Apple's share prices witnessed a steep fall as rumors suggested that the Cupertino-based company has cut down the supply order for iPhone 5's components by almost 50 percent. The rumor was seen as a 'news' and the investors developed a cold feet suspecting the tech-giant's popularity decline.

When the rumor was creating ripples across the tech and business world, at the same time, some of the analysts saw Apple's move as a quality building measure.

According to a report by Apple Insider, Mark Moskowitz of J.P. Morgan said that the reports of Apple facing are just "more noise" that will fuel an investor overreaction.

"In our view, the potential order cuts are a direct result of manufacturing yields improving following the fast-and-furious product roll-outs of the iPhone 5 as well as new iPads and Macs," Apple Insider quoted Moskowitz as saying.

"The bigger message related to any potential order cuts could be that iPhone 5 manufacturing yields and thereby gross margin are on the rebound," Moskowitz was quoted by Bloomberg.

At the same time, other analysts said that the production cut of the iPhone 5 is not new news, and they had already predicted this in December by cutting down the iPhone 5's sales estimate.

If we go by the figures available so far, Apple is in a good condition with a robust demand for iPhone 5. At the launch of the device it had double of the pre-orders iPhone 4S had on its launch day. The iPhone 5's pre-orders were above two million.

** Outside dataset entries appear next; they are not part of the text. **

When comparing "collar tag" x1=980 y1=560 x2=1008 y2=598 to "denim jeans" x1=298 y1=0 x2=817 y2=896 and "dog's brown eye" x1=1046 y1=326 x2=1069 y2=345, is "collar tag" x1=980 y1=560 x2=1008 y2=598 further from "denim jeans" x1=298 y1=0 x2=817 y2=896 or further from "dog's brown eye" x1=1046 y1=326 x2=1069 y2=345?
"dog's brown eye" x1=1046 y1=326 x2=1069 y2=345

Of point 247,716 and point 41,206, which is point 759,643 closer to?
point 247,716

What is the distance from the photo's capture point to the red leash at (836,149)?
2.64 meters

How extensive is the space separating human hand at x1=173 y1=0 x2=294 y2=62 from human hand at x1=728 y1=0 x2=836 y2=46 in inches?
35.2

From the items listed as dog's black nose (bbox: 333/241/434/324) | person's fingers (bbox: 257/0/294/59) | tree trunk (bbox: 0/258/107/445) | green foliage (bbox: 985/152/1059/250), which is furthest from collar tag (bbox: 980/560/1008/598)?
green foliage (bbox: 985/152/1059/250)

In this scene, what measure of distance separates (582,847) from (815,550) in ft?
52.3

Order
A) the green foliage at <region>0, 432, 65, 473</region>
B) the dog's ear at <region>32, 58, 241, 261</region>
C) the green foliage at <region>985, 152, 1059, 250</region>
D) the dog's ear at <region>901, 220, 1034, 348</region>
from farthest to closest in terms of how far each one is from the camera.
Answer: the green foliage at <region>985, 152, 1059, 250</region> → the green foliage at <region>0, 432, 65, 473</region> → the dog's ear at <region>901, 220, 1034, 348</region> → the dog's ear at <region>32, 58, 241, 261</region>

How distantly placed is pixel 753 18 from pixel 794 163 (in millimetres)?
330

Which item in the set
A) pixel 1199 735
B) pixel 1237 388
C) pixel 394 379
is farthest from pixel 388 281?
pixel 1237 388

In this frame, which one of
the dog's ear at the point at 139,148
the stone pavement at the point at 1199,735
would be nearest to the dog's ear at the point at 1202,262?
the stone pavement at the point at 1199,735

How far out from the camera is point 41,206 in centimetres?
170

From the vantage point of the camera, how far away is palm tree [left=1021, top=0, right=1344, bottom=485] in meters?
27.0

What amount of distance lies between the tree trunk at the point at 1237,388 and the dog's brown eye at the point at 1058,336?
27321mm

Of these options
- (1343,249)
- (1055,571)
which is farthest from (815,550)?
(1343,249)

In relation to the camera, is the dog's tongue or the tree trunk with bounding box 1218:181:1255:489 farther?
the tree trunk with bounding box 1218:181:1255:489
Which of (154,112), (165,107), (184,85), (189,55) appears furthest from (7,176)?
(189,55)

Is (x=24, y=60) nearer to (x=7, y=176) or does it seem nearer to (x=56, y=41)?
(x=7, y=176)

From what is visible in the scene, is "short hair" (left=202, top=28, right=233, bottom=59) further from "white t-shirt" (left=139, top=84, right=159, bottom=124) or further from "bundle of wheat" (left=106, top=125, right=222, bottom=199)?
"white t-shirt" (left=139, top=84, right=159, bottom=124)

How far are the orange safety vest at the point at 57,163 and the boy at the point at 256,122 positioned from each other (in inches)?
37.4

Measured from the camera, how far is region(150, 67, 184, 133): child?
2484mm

When the smartphone was launched in China in December 2012, the sale had touched a record 2 million figure in just three days. "Customer response to iPhone 5 in China has been incredible, setting a new record with the best first weekend sales ever in China," Tim Cook, Apple's CEO, had said in a press release. "China is a very important market for us and customers there cannot wait to get their hands on Apple products."